PROBLEM TO WORK ON:
Quote all of the entries word for word.

MATERIAL FOR THIS TASK:

= = = = = = =

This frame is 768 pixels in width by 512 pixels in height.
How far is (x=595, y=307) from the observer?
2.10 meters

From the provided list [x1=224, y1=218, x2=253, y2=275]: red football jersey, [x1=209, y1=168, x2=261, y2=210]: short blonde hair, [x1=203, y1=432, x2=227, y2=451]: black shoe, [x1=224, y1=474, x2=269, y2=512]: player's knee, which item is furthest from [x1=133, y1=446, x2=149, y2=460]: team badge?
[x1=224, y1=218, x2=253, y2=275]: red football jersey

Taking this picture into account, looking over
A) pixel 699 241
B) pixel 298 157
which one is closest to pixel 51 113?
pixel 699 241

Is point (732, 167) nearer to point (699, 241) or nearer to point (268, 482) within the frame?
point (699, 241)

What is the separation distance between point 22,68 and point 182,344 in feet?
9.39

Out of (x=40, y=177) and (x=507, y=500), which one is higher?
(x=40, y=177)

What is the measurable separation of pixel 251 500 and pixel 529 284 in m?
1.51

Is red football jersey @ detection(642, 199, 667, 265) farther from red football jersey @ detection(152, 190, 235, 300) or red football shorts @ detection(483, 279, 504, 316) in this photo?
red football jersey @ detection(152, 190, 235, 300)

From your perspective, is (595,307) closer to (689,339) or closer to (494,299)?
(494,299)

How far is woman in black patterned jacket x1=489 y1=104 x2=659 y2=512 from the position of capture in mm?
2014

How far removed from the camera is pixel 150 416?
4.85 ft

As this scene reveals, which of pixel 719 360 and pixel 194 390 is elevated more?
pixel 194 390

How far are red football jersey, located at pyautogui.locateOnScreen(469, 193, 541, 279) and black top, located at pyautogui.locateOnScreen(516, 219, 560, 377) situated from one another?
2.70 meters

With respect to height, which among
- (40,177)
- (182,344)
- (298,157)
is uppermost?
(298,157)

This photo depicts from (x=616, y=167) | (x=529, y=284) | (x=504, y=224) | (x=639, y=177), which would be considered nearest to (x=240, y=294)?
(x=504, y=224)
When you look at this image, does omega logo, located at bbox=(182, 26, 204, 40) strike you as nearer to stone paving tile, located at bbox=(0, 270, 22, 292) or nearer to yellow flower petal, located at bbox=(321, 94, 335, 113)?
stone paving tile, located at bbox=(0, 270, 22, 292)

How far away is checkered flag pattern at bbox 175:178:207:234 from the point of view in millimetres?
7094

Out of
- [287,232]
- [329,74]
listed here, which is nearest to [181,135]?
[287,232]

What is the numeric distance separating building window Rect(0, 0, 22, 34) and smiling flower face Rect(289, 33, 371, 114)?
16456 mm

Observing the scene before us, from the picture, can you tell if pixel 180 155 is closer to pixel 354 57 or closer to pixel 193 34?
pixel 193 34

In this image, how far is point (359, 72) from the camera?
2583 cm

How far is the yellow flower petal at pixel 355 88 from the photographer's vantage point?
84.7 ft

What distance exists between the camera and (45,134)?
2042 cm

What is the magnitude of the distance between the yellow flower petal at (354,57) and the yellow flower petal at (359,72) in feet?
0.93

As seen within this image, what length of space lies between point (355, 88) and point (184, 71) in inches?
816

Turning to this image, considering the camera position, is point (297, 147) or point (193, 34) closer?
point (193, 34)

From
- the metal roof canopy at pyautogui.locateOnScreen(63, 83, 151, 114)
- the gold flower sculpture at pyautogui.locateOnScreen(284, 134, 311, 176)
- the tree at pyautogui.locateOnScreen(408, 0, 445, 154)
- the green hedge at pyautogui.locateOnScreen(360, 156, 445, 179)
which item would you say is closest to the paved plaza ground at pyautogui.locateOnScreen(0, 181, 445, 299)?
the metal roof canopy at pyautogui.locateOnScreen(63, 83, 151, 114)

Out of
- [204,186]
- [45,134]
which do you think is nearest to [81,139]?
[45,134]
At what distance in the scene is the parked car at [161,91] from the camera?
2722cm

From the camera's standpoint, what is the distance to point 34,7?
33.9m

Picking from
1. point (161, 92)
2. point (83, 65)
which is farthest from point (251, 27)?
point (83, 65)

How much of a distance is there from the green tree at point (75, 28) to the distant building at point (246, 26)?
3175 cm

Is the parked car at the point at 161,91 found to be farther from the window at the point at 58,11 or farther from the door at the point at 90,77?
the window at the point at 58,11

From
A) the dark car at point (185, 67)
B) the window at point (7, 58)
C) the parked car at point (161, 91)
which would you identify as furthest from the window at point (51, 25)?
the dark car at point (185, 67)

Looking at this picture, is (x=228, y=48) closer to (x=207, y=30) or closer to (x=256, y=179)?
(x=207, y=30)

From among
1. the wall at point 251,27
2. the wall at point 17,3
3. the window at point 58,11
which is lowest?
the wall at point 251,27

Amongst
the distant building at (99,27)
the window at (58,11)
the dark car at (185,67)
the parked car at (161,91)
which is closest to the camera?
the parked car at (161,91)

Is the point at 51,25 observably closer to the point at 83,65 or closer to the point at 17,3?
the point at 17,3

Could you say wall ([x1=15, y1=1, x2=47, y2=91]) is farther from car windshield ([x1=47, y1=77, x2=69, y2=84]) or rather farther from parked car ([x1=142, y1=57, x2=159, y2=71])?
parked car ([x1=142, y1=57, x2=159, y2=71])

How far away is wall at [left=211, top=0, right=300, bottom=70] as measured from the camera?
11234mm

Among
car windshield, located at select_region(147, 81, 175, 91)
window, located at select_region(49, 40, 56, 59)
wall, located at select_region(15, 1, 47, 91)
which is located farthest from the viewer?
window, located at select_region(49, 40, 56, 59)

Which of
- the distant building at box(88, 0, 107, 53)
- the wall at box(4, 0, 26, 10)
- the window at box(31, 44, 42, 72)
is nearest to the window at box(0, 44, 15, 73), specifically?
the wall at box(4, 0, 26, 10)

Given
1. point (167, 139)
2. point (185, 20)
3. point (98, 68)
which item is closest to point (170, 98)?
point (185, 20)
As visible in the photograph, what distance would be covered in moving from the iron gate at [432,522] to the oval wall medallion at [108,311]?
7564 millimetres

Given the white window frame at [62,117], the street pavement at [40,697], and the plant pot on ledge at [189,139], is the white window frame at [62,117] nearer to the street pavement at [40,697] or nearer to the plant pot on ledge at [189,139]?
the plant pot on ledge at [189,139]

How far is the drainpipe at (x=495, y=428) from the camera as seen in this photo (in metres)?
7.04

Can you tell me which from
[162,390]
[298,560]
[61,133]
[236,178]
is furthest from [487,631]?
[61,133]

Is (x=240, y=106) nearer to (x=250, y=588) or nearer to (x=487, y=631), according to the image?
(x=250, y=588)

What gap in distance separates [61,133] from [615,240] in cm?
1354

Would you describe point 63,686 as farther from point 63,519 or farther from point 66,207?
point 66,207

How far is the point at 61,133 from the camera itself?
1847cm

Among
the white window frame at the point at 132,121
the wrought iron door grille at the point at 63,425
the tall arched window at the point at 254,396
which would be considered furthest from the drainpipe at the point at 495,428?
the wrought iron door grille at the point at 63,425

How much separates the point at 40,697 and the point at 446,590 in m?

= = = = = = =

SOLUTION TO THIS PROBLEM:
This frame is 768 pixels in width by 512 pixels in height.
How far is (x=595, y=307) from the observer?
2.10 meters

From the provided list [x1=224, y1=218, x2=253, y2=275]: red football jersey, [x1=209, y1=168, x2=261, y2=210]: short blonde hair, [x1=203, y1=432, x2=227, y2=451]: black shoe, [x1=224, y1=474, x2=269, y2=512]: player's knee, which item is furthest from [x1=133, y1=446, x2=149, y2=460]: team badge?
[x1=224, y1=218, x2=253, y2=275]: red football jersey

Taking this picture into account, looking over
A) pixel 699 241
B) pixel 298 157
which one is closest to pixel 51 113?
pixel 699 241

Is point (732, 167) nearer to point (699, 241) or nearer to point (268, 482) within the frame?
point (699, 241)

What is the separation distance between point 22,68 and point 182,344 in feet?
9.39

Out of (x=40, y=177) and (x=507, y=500), which one is higher?
(x=40, y=177)

What is the measurable separation of pixel 251 500 and pixel 529 284 in m?
1.51

Is red football jersey @ detection(642, 199, 667, 265) farther from red football jersey @ detection(152, 190, 235, 300) or red football shorts @ detection(483, 279, 504, 316) in this photo?
red football jersey @ detection(152, 190, 235, 300)

From your perspective, is (595,307) closer to (689,339) or closer to (494,299)?
(494,299)

How far is woman in black patterned jacket x1=489 y1=104 x2=659 y2=512 from the position of capture in mm?
2014

How far removed from the camera is pixel 150 416?
4.85 ft

As this scene reveals, which of pixel 719 360 and pixel 194 390 is elevated more?
pixel 194 390

How far are red football jersey, located at pyautogui.locateOnScreen(469, 193, 541, 279) and black top, located at pyautogui.locateOnScreen(516, 219, 560, 377) situated from one another?
2.70 meters

With respect to height, which among
- (40,177)
- (182,344)
- (298,157)
is uppermost?
(298,157)

This photo depicts from (x=616, y=167) | (x=529, y=284) | (x=504, y=224) | (x=639, y=177), which would be considered nearest to (x=240, y=294)?
(x=504, y=224)
When you look at this image, does omega logo, located at bbox=(182, 26, 204, 40) strike you as nearer to stone paving tile, located at bbox=(0, 270, 22, 292) or nearer to yellow flower petal, located at bbox=(321, 94, 335, 113)?
stone paving tile, located at bbox=(0, 270, 22, 292)

How far away is checkered flag pattern at bbox 175:178:207:234 from the point of view in millimetres?
7094

Out of
- [287,232]
- [329,74]
listed here, which is nearest to [181,135]?
[287,232]

What is the numeric distance separating building window Rect(0, 0, 22, 34) and smiling flower face Rect(289, 33, 371, 114)?
16456 mm

Observing the scene before us, from the picture, can you tell if pixel 180 155 is closer to pixel 354 57 or closer to pixel 193 34?
pixel 193 34

In this image, how far is point (359, 72) from the camera?
2583 cm

How far is the yellow flower petal at pixel 355 88 from the photographer's vantage point?
84.7 ft

What distance exists between the camera and (45,134)?
2042 cm

What is the magnitude of the distance between the yellow flower petal at (354,57) and the yellow flower petal at (359,72) in feet?
0.93

As seen within this image, what length of space lies between point (355, 88) and point (184, 71) in inches?
816

Turning to this image, considering the camera position, is point (297, 147) or point (193, 34) closer?
point (193, 34)

From
- the metal roof canopy at pyautogui.locateOnScreen(63, 83, 151, 114)
- the gold flower sculpture at pyautogui.locateOnScreen(284, 134, 311, 176)
- the tree at pyautogui.locateOnScreen(408, 0, 445, 154)
- the green hedge at pyautogui.locateOnScreen(360, 156, 445, 179)
which item would you say is closest to the paved plaza ground at pyautogui.locateOnScreen(0, 181, 445, 299)?
the metal roof canopy at pyautogui.locateOnScreen(63, 83, 151, 114)

Out of
- [204,186]
- [45,134]
which do you think is nearest to [81,139]?
[45,134]
At what distance in the scene is the parked car at [161,91] from the camera?
2722cm

From the camera's standpoint, what is the distance to point 34,7?
33.9m

Picking from
1. point (161, 92)
2. point (83, 65)
which is farthest from point (251, 27)?
point (83, 65)

How much of a distance is there from the green tree at point (75, 28) to the distant building at point (246, 26)?
3175 cm

Is the parked car at the point at 161,91 found to be farther from the window at the point at 58,11 or farther from the door at the point at 90,77?
the window at the point at 58,11

From
A) the dark car at point (185, 67)
B) the window at point (7, 58)
C) the parked car at point (161, 91)
which would you identify as furthest from the window at point (51, 25)?
the dark car at point (185, 67)

Looking at this picture, is (x=228, y=48) closer to (x=207, y=30) or closer to (x=256, y=179)?
(x=207, y=30)

From among
1. the wall at point 251,27
2. the wall at point 17,3
3. the window at point 58,11
which is lowest?
the wall at point 251,27

Amongst
the distant building at (99,27)
the window at (58,11)
the dark car at (185,67)
the parked car at (161,91)
which is closest to the camera?
the parked car at (161,91)

Is the point at 51,25 observably closer to the point at 83,65 or closer to the point at 17,3?
the point at 17,3

Could you say wall ([x1=15, y1=1, x2=47, y2=91]) is farther from car windshield ([x1=47, y1=77, x2=69, y2=84]) or rather farther from parked car ([x1=142, y1=57, x2=159, y2=71])?
parked car ([x1=142, y1=57, x2=159, y2=71])

How far away is wall at [left=211, top=0, right=300, bottom=70] as measured from the camera?
11234mm

Among
car windshield, located at select_region(147, 81, 175, 91)
window, located at select_region(49, 40, 56, 59)
wall, located at select_region(15, 1, 47, 91)
which is located farthest from the viewer?
window, located at select_region(49, 40, 56, 59)

Which of
- the distant building at box(88, 0, 107, 53)
- the wall at box(4, 0, 26, 10)
- the window at box(31, 44, 42, 72)
is nearest to the window at box(0, 44, 15, 73), specifically?
the wall at box(4, 0, 26, 10)

Given
1. point (167, 139)
2. point (185, 20)
3. point (98, 68)
which item is closest to point (170, 98)?
point (185, 20)
As visible in the photograph, what distance would be covered in moving from the iron gate at [432,522] to the oval wall medallion at [108,311]?
7564 millimetres

Given the white window frame at [62,117], the street pavement at [40,697], and the plant pot on ledge at [189,139], is the white window frame at [62,117] nearer to the street pavement at [40,697] or nearer to the plant pot on ledge at [189,139]?
the plant pot on ledge at [189,139]

How far is the drainpipe at (x=495, y=428) from the camera as seen in this photo (in metres)?
7.04

Can you tell me which from
[162,390]
[298,560]
[61,133]
[236,178]
is furthest from [487,631]?
[61,133]

Is (x=240, y=106) nearer to (x=250, y=588) or nearer to (x=487, y=631), according to the image?
(x=250, y=588)

What gap in distance separates [61,133] from [615,240] in cm?
1354

Would you describe point 63,686 as farther from point 63,519 or farther from point 66,207?
point 66,207

How far is the point at 61,133 from the camera itself?
1847cm

Among
the white window frame at the point at 132,121
the wrought iron door grille at the point at 63,425
the tall arched window at the point at 254,396
which would be considered furthest from the drainpipe at the point at 495,428?
the wrought iron door grille at the point at 63,425

How much separates the point at 40,697 and the point at 446,590 in m?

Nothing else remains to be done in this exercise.